=== Extracted text ===
It's an important thing to understand that when you write Rust code, you are not programming against your target CPU — you are programming against the Rust Abstract Machine, and all of the compiler analysis and optimization of the code is based on the Code's semantics on the Rust Abstract Machine. Without a formal specification of the Rust Abstract Machine, it is informally defined by how rustc lowers Rust code to MIR and then to LLIR, which does have a (currently self-contradictory but at least present) somewhat defined model. As a matter of practicality, Rust inherits most of its memory model directly from LLVM.

sadness and unknowns

At the current moment, I'm not convinced that this is the case. Or well, to be clear: you can absolutely write 0x02_u8 to MaybeUninit<bool> and then do a typed copy of that MaybeUninit<bool>. What I'm unsure of is whether reading that value from the new location is guaranteed to read 0x02.
=== Excerpted records ===
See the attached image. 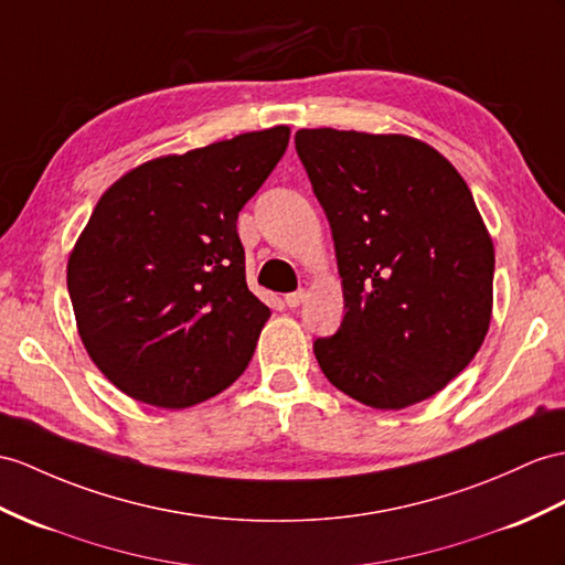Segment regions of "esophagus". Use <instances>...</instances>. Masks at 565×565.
Here are the masks:
<instances>
[{
	"label": "esophagus",
	"mask_w": 565,
	"mask_h": 565,
	"mask_svg": "<svg viewBox=\"0 0 565 565\" xmlns=\"http://www.w3.org/2000/svg\"><path fill=\"white\" fill-rule=\"evenodd\" d=\"M307 299V292L305 290H297V292H290V295H285V305L290 307V309H297L301 301Z\"/></svg>",
	"instance_id": "1"
}]
</instances>
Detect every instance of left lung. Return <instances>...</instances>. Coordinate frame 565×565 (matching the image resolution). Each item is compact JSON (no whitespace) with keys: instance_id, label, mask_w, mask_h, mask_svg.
I'll list each match as a JSON object with an SVG mask.
<instances>
[{"instance_id":"left-lung-1","label":"left lung","mask_w":565,"mask_h":565,"mask_svg":"<svg viewBox=\"0 0 565 565\" xmlns=\"http://www.w3.org/2000/svg\"><path fill=\"white\" fill-rule=\"evenodd\" d=\"M297 156L330 223L345 319L313 354L376 409L436 395L491 321L493 244L452 164L409 136L299 129Z\"/></svg>"}]
</instances>
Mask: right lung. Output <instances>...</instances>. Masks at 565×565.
I'll return each instance as SVG.
<instances>
[{
	"mask_svg": "<svg viewBox=\"0 0 565 565\" xmlns=\"http://www.w3.org/2000/svg\"><path fill=\"white\" fill-rule=\"evenodd\" d=\"M290 129L150 160L95 205L66 266L78 335L134 401L199 405L249 366L270 309L246 287L237 217Z\"/></svg>",
	"mask_w": 565,
	"mask_h": 565,
	"instance_id": "1",
	"label": "right lung"
}]
</instances>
===
Transcribe verbatim the stretch of the passage on the Rust Abstract Machine from "It's an important" through "directly from LLVM.".

It's an important thing to understand that when you write Rust code, you are not programming against your target CPU — you are programming against the Rust Abstract Machine, and all of the compiler analysis and optimization of the code is based on the Code's semantics on the Rust Abstract Machine. Without a formal specification of the Rust Abstract Machine, it is informally defined by how rustc lowers Rust code to MIR and then to LLIR, which does have a (currently self-contradictory but at least present) somewhat defined model. As a matter of practicality, Rust inherits most of its memory model directly from LLVM.